Beitrag von tutor! »

Herausgelöster Faden von: http://www.dasjudoforum.de/forum/viewto ... =20&t=5501
Begründung: Im Ursprungsfaden ging es dem Ersteller des Fadens nach eigner Aussage darum, eine bestimmte These auf den Prüfstand zu stellen.
Die Fortsetzung des Themas entwickelte sich jedoch allgemeiner und hatte mit der Absicht des Threaderstellers nichts mehr zu tun.

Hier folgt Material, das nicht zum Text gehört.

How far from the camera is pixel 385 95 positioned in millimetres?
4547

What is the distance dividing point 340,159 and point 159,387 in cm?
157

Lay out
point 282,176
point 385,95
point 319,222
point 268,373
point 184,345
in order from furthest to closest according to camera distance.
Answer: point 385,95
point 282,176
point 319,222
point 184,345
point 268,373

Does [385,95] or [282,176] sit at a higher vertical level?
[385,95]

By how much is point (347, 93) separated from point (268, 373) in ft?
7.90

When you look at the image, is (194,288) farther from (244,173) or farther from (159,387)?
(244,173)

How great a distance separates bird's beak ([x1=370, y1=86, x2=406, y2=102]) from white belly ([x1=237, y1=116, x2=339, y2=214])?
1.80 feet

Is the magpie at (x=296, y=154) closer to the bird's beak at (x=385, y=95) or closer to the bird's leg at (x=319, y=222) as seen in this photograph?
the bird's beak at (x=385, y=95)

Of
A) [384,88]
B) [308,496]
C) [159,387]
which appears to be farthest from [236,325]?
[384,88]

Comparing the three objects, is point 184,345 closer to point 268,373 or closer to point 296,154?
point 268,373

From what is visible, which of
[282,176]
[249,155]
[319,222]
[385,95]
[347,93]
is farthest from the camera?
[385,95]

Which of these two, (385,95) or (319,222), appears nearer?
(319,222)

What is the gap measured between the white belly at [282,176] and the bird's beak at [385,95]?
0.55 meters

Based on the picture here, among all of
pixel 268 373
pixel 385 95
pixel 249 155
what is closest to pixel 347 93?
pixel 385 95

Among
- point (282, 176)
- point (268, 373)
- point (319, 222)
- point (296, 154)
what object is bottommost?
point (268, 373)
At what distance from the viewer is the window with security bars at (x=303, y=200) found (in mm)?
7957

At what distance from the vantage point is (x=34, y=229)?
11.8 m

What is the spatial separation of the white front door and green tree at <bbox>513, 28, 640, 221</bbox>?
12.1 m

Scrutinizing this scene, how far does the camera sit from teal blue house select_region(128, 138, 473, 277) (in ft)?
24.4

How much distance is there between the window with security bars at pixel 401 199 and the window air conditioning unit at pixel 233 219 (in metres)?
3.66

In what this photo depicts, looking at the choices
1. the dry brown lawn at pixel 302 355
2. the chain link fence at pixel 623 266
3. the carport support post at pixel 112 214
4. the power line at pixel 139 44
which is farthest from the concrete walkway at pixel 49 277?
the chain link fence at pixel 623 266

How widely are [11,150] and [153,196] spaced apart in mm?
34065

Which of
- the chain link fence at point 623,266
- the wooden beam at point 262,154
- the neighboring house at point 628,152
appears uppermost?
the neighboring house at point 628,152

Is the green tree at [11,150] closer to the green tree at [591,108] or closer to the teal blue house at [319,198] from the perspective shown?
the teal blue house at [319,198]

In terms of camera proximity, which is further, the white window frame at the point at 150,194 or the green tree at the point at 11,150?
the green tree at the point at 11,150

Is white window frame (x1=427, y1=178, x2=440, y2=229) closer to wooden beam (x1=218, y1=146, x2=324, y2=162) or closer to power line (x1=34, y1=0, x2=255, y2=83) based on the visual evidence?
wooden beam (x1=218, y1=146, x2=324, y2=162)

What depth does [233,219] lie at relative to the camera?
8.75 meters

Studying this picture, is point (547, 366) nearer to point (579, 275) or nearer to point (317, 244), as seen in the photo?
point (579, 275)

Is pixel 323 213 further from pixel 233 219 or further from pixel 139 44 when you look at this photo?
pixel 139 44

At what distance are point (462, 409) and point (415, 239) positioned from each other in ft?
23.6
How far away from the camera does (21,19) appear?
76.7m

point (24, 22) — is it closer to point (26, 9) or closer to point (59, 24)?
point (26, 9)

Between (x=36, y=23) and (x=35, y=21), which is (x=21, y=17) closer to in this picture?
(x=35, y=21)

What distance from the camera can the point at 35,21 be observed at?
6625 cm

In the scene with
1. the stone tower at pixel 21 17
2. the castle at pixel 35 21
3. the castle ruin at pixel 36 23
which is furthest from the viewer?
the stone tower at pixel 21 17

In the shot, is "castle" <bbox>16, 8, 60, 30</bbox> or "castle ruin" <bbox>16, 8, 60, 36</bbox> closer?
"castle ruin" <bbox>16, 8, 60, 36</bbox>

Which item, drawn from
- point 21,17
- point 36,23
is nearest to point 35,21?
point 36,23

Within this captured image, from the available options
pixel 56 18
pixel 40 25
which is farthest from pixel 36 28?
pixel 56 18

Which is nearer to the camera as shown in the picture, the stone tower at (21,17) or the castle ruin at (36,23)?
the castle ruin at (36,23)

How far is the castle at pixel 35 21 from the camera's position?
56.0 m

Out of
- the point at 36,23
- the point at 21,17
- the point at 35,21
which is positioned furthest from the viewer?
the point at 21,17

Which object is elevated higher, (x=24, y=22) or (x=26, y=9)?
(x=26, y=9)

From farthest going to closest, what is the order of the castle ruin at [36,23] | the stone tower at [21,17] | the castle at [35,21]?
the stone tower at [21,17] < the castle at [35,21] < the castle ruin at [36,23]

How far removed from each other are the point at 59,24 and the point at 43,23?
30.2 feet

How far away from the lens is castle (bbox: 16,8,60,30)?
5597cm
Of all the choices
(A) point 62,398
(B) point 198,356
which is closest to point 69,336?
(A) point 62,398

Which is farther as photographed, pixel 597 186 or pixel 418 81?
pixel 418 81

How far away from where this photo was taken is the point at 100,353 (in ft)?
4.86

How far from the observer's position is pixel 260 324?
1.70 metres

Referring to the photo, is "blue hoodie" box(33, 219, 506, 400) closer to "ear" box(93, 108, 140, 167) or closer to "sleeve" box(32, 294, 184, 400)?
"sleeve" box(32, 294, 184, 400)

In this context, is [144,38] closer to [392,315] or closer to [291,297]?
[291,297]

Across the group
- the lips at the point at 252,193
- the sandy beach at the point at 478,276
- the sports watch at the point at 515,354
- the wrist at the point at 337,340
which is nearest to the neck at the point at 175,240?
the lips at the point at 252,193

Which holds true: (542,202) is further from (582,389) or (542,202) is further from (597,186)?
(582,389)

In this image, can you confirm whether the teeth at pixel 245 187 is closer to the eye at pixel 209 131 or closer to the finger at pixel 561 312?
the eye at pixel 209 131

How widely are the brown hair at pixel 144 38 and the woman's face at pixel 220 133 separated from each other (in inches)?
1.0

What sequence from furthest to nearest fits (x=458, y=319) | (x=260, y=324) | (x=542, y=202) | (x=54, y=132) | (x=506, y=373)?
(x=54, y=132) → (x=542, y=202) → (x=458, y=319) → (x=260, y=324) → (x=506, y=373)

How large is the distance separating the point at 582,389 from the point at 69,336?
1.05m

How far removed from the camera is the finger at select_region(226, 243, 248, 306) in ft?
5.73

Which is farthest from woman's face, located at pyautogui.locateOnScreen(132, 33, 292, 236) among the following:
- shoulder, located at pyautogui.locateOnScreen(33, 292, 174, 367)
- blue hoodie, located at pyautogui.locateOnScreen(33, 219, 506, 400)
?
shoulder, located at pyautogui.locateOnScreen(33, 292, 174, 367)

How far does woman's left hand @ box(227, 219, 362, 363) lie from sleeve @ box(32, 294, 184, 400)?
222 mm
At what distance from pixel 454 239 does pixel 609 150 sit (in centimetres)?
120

katana hat geschrieben:Man könnte den "ärmelabhängigen Tai Otoshi" also maximal als eine Variante dieser Technikgruppe betrachten.
Daß diese Technik im Kodokan (von wem auch immer) entwickelt wurde, ist blanker Humbug.
KK
Behauptet ja auch keiner. Interessant ist aber der Stellenwert des Tai-otoshi im Kodokan-Judo. Ich habe oben zwei Bilddokumente verlinkt (Anm.: (http://www.library.umass.edu/spcoll/ima ... 006_19.jpg / http://mek.oszk.hu/03100/03192/), die zeigen, dass Tai-otoshi im Kodokan-Judo bereits gemacht wurde, bevor die Jackenärmel verlängert wurden.

In der Gokyo-no-waza von 1895 war Tai-otoshi sogar in der ersten Stufe, 1920 ist er in die zweite Stufe nach hinten versetzt worden. Man braucht also gar nicht danach zu suchen, ob Tai-otoshi in irgendeiner Form in anderen Stilen und/oder in anderen Ländern bekannt war: entscheidend ist, dass er bereits im 19. Jahrhundert zum Repertoire der Wurftechniken des Kodokan gehörte.

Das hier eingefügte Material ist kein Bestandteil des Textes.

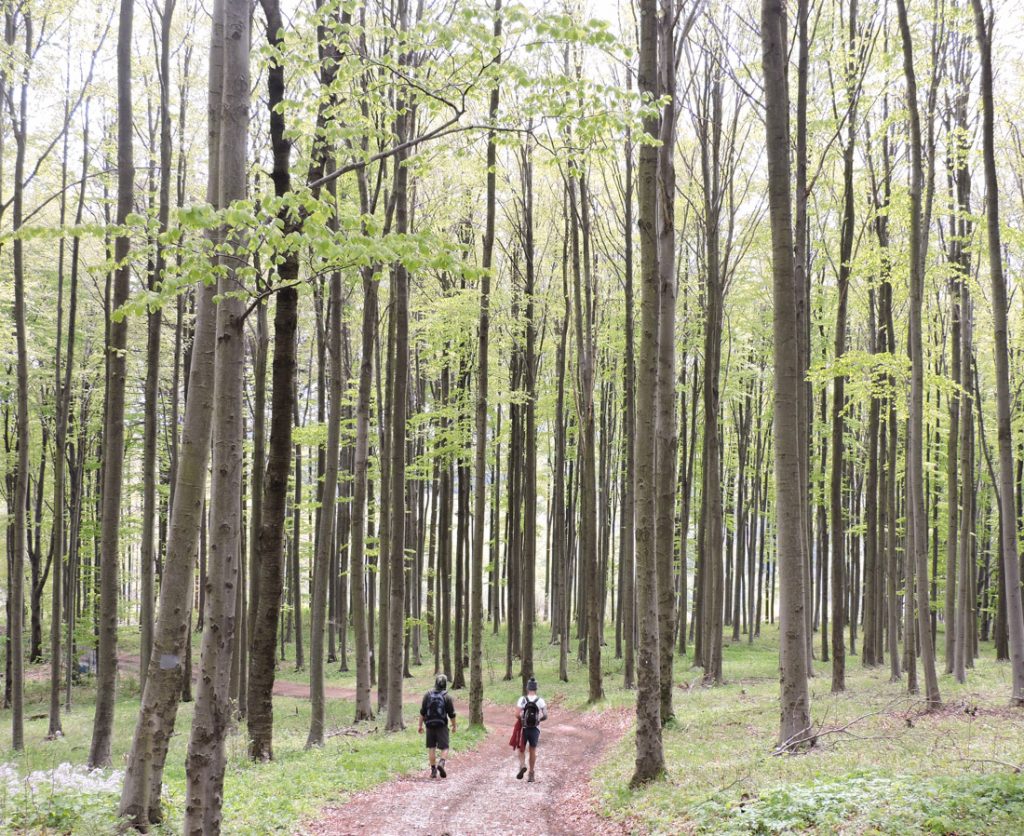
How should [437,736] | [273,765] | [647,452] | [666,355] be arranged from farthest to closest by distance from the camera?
[666,355]
[437,736]
[273,765]
[647,452]

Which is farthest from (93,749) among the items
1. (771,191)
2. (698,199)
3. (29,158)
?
(698,199)

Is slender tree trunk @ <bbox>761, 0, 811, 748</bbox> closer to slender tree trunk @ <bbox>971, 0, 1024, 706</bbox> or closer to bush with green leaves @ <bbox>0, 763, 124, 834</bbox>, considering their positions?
slender tree trunk @ <bbox>971, 0, 1024, 706</bbox>

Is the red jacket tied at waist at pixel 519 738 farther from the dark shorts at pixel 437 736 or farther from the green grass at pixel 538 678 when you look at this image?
the green grass at pixel 538 678

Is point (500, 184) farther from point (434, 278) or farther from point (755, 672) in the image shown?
point (755, 672)

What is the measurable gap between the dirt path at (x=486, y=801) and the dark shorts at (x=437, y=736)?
47 centimetres

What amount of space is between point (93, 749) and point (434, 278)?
14280 mm

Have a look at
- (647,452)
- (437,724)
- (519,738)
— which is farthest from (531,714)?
(647,452)

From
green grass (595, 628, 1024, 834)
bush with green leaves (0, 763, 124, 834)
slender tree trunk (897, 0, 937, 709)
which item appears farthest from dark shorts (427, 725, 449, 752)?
slender tree trunk (897, 0, 937, 709)

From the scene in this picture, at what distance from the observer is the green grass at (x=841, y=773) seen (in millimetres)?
5652

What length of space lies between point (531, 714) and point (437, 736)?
1458 millimetres

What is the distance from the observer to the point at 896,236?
714 inches

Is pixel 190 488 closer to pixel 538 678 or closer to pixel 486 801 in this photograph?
pixel 486 801

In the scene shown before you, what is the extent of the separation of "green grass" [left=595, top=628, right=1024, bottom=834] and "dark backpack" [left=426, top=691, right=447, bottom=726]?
2468 millimetres

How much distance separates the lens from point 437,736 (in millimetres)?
11281
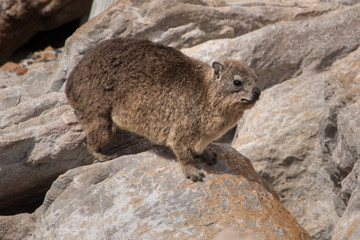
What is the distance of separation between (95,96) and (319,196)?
11.9 ft

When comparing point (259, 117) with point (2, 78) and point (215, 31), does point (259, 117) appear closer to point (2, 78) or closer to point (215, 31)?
point (215, 31)

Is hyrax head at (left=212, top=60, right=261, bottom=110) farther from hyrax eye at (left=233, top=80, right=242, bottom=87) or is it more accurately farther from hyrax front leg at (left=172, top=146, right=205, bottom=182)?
hyrax front leg at (left=172, top=146, right=205, bottom=182)

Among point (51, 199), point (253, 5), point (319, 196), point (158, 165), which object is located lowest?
point (319, 196)

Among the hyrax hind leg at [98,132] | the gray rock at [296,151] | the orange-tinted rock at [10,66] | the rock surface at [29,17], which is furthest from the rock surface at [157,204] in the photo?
the rock surface at [29,17]

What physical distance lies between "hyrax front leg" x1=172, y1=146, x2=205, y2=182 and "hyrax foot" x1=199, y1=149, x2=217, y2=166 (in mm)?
168

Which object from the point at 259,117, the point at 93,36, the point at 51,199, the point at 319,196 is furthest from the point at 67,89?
the point at 319,196

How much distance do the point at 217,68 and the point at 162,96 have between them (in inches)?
32.0

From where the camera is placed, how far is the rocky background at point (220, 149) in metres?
5.54

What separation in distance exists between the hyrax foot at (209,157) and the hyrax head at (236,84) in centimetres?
72

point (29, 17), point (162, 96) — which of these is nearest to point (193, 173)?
point (162, 96)

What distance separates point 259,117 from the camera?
26.9 ft

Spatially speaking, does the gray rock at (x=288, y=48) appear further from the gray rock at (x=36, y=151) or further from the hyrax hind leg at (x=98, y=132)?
the gray rock at (x=36, y=151)

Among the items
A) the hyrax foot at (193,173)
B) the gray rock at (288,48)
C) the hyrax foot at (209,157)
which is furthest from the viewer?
the gray rock at (288,48)

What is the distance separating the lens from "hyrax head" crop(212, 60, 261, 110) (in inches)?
233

Es kann aber auch nicht bezweifelt werden, dass durch die Verlängerung der Ärmel zusätzlich Griffmöglichkeiten entstanden sind, die insbesondere einen Gleichgewichtsbruch nach vorne oder schräg-vorne begünstigten. Dadurch - und so verstehe ich auch Todo - ergaben sich häufiger Situationen, in denen Tai-otoshi angewendet werden konnte.

Allerdings würde mich interessieren, auf welcher Grundlage Todo ausgerechnet das Beispiel Tai-otoshi nennt. Bei Daigo ist z.B. beschrieben, dass Hane-goshi um 1918 herum, also etwa 10 Jahre nach Verlängerung der Ärmel, äußerst populär war.

So wurden bei einem Turnier im Kodokan 1918 von 224 Kämpfen im Stand 80 durch Ashi-waza, 65 durch Koshi-waza und 27 durch Te-waza entscheiden.

Techniken mit Wurfrichtung nach vorne oder schräg-rechts waren darunter (in Klammern die Rangfolge innerhalb der Gesamtliste)
- 34x Hane-goshi (1)
- 20x Uchi-mata (3)
- 17x Seoi-nage (4)
- 11 Hane-maki-komi (5) - Vermutlich als Weiterführung von Hane-goshi (Hane-maki-komi damals übrigens noch nicht in der Gokyo)
- 10x Tsuri-komi-goshi (7)

Es fehlten eigentlich nur O-soto-gari (22x, 2.) und O-soto-gaeshi (11x, 6.)
Von den 125 Nennungen in der TOP-7, sind alleine 92 Techniken nach vorne oder schräg-vorne. Auf die Sutemi-waza entfielen übrigens insgesamt 30 (19+11).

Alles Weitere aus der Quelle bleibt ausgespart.